Paternal Grandmother

Theme: Exploring nurturing, values, traditions, and emotional legacy.

Purpose: To identify values, coping patterns, and emotional influences from the paternal grandmother.

Guided Reflection

  1. What values or traditions came from her?
  2. Did she model healthy or unhealthy coping?
  3. How does her influence show up today?
Week 12

Paternal Grandfather & Integration

Theme: Breaking cycles and integrating awareness from both sides of the family.

Purpose: To connect patterns across family lines and identify cycles members are ready to break.

Guided Reflection

  1. What patterns repeat across both sides of your family?
  2. How have these patterns shaped your relationships?
  3. What cycles are you ready to break?

Writing Exercise

Write a short letter to yourself acknowledging the patterns you’ve identified and affirming your commitment to healing.

Meeting Closing

Closing Format

Closing Statement

As we bring this meeting to a close, I would like to remind you that CoDA is an anonymous program. We ask that you respect the anonymity and confidentiality of each person in this meeting. We ask that what you see here, what is said here, when you leave here, let it stay here.

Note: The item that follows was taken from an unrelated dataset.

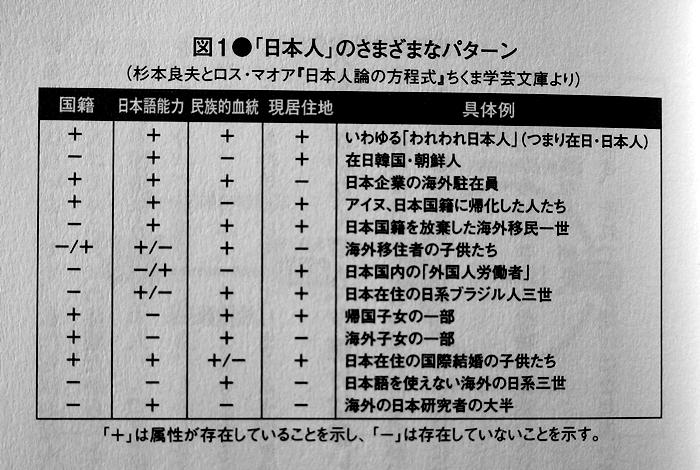 日本人のさまざまなパターン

Close with the Serenity Prayer

God, grant me the Serenity to accept the things I cannot change; Courage to change the things I can; and Wisdom to know the difference.

Final Group Intention

This work is about awareness, honesty, compassion, and responsibility. We are learning to see old patterns clearly so we can heal, make different choices, and build healthier relationships.